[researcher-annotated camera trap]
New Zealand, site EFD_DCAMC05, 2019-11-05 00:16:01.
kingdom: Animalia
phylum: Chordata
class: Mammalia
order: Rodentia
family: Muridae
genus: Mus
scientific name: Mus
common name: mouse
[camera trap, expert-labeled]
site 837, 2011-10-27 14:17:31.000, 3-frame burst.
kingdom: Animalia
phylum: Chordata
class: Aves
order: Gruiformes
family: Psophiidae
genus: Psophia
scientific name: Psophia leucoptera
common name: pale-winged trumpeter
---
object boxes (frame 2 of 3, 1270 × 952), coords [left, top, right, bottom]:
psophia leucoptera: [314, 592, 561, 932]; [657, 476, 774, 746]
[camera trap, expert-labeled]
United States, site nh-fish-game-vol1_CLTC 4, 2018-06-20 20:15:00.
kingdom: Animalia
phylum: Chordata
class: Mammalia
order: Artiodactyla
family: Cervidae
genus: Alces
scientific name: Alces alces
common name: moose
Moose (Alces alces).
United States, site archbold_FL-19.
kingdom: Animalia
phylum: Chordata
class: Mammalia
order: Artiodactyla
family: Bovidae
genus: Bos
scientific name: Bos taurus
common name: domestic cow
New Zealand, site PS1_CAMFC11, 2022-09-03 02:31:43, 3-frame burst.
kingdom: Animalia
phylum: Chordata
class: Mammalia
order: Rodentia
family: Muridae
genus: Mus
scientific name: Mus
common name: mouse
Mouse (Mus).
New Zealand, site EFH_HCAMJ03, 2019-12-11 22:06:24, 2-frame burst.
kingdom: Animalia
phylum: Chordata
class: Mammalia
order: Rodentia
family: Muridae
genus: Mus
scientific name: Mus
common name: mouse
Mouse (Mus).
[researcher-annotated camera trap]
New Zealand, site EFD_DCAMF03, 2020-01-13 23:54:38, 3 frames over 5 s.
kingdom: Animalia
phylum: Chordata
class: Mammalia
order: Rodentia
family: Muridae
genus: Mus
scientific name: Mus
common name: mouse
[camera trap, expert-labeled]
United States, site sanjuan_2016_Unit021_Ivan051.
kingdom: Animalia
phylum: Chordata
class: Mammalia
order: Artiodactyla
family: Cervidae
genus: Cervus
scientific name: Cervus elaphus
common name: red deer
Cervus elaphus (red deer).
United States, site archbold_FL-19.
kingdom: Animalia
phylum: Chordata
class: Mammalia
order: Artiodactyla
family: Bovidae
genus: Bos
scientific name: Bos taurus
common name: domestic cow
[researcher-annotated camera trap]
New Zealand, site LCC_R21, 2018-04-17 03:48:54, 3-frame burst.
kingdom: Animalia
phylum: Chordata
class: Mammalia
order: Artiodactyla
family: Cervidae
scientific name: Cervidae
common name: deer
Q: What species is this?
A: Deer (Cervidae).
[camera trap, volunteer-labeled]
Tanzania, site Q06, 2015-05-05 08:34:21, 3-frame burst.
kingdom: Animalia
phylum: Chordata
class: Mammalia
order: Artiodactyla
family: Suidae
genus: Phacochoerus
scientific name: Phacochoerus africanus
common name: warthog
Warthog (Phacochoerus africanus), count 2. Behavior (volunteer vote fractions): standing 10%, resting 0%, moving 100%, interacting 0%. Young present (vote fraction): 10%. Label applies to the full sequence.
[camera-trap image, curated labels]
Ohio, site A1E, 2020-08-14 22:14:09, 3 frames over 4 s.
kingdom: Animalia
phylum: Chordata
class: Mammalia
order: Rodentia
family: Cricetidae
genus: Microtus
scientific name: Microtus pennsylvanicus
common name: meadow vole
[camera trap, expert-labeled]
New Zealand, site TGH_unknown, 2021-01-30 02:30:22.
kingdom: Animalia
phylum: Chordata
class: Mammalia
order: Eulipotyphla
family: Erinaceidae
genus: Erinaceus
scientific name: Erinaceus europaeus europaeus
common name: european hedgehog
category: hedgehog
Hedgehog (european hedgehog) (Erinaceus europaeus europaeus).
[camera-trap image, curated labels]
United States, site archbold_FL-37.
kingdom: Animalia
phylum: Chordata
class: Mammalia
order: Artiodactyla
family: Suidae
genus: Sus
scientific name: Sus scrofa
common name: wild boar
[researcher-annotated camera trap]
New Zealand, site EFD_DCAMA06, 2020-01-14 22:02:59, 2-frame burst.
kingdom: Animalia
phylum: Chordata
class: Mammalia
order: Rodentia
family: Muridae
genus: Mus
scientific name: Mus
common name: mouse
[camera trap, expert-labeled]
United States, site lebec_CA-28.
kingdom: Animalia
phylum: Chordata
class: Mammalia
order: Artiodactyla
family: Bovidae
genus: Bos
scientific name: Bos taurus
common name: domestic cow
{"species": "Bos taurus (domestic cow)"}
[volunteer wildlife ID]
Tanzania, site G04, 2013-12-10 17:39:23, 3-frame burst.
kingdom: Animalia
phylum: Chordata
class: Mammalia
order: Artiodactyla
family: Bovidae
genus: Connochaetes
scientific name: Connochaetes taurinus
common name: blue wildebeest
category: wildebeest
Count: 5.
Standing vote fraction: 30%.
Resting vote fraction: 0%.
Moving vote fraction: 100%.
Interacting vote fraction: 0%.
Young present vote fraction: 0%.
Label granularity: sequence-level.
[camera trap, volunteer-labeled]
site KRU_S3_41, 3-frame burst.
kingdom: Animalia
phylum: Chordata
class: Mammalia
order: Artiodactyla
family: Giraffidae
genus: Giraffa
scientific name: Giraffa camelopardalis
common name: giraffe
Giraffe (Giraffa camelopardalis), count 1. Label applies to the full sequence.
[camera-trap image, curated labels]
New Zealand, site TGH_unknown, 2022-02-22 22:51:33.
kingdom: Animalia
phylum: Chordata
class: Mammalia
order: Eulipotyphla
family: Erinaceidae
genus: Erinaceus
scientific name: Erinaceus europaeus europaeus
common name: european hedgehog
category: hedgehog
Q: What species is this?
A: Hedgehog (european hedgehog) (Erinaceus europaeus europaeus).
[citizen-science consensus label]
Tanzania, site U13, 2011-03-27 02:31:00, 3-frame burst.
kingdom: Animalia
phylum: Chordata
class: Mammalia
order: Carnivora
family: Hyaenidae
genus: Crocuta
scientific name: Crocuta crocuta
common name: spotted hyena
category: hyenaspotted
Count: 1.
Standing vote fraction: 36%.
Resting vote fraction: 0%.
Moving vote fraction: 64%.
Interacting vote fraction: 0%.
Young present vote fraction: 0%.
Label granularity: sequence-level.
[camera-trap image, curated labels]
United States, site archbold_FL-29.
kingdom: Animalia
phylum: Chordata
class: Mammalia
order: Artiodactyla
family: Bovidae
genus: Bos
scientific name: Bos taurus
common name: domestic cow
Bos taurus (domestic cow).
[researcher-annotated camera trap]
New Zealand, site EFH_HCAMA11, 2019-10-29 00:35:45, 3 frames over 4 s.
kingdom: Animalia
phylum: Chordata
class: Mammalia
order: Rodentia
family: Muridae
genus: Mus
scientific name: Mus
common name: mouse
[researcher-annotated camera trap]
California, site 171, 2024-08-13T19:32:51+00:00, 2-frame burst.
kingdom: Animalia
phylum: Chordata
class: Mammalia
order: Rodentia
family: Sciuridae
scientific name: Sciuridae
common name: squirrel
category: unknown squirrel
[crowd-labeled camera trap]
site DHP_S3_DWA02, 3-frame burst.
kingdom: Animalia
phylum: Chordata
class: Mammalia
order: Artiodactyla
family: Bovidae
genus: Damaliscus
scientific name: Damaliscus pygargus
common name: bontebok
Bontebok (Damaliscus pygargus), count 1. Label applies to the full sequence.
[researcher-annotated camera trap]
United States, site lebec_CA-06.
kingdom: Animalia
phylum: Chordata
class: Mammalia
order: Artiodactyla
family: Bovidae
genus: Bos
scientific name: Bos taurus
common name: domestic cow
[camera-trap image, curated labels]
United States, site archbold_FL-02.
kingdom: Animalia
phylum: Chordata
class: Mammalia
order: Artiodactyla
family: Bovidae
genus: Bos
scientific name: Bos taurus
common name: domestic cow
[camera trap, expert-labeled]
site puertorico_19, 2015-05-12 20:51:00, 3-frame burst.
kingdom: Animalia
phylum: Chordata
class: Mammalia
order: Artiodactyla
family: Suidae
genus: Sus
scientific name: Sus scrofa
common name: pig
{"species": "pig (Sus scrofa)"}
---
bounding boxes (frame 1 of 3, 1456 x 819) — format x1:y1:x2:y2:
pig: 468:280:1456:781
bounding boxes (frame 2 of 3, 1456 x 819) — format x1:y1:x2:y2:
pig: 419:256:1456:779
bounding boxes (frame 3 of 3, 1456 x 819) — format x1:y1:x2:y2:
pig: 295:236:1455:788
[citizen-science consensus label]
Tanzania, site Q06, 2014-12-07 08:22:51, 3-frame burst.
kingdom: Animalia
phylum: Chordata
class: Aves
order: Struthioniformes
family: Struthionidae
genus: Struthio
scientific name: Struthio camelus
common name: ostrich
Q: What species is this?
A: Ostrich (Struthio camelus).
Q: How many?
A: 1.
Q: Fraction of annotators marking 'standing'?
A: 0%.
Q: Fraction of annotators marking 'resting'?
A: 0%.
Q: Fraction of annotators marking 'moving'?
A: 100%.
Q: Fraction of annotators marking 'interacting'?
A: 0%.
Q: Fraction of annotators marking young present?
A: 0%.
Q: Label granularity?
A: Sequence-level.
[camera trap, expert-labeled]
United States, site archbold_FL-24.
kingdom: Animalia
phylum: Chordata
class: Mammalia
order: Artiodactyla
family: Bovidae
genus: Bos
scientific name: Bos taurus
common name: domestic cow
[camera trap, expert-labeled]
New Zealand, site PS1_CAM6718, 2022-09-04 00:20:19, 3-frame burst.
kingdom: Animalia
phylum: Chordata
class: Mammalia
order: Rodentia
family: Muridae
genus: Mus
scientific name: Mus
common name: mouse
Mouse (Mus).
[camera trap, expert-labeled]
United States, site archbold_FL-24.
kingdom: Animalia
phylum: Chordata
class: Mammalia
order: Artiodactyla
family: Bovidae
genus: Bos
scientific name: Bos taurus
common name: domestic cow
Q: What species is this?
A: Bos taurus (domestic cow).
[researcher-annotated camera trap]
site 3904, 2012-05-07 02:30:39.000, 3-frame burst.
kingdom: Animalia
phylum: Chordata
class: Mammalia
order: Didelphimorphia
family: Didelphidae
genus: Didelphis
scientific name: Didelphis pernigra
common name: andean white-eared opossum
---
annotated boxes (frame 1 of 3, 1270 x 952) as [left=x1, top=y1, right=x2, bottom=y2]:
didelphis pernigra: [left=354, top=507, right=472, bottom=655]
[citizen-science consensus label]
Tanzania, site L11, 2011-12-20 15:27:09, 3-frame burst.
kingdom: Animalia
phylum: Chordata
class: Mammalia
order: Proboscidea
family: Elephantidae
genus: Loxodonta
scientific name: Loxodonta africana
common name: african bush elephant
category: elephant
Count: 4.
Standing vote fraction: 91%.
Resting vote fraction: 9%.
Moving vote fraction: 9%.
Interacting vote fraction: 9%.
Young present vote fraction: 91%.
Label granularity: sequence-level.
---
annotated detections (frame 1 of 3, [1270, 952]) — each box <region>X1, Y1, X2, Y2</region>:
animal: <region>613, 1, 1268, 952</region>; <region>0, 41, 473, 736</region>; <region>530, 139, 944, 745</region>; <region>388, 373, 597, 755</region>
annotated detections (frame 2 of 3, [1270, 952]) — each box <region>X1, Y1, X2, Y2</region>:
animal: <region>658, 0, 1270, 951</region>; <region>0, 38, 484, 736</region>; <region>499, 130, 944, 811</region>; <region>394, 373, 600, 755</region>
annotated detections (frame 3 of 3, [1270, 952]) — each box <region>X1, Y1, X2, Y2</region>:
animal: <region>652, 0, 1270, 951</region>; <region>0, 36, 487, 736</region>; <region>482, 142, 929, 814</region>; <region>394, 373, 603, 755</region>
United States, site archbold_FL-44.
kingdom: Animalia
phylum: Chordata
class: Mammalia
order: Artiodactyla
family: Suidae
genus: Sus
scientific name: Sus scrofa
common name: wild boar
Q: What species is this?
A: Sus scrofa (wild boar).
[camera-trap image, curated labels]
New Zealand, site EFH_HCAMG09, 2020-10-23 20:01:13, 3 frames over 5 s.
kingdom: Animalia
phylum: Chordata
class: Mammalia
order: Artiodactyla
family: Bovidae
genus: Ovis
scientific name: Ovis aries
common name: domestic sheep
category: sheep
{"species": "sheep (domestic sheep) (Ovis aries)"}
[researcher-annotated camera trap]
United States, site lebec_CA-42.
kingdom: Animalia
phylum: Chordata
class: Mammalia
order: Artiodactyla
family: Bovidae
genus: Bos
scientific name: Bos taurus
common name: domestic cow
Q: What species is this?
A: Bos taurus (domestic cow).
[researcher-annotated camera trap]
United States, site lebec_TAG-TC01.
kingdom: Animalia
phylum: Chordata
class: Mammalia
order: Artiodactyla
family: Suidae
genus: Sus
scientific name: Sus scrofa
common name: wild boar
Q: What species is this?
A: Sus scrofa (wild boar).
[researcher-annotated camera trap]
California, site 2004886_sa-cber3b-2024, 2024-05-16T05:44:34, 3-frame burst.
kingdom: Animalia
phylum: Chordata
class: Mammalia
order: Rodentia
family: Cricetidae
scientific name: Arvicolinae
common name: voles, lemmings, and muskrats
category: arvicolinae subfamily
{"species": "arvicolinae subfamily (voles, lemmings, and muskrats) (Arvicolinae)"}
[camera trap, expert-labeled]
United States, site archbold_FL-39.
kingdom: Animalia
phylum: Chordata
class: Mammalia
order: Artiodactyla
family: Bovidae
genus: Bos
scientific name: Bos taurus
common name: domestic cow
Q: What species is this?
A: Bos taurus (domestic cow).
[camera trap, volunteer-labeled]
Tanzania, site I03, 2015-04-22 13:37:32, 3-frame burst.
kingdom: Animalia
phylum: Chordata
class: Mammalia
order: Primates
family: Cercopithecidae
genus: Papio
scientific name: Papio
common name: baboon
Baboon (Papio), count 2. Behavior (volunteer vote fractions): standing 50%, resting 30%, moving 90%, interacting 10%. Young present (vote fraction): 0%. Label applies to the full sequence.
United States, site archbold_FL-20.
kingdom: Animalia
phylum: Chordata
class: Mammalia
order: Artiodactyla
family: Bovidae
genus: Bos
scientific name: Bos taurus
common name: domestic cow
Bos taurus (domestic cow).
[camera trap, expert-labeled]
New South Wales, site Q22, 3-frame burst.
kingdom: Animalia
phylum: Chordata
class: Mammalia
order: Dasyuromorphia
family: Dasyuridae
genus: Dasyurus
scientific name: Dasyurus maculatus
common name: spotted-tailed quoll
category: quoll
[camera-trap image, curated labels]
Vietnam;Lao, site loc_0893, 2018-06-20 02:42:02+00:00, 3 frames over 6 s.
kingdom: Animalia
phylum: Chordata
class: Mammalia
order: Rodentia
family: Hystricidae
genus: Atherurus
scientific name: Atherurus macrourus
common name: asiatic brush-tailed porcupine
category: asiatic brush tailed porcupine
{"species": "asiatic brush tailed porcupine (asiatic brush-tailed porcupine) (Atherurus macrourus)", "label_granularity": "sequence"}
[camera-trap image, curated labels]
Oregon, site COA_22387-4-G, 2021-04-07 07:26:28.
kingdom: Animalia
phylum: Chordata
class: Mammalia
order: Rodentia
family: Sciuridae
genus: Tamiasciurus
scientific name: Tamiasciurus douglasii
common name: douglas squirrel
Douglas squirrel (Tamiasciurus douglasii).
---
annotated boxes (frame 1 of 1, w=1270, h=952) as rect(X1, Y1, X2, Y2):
::::
### [Problem]
Count the lines of the records that include the word "porcupine". Give the number by itself.

### [Finished task]
3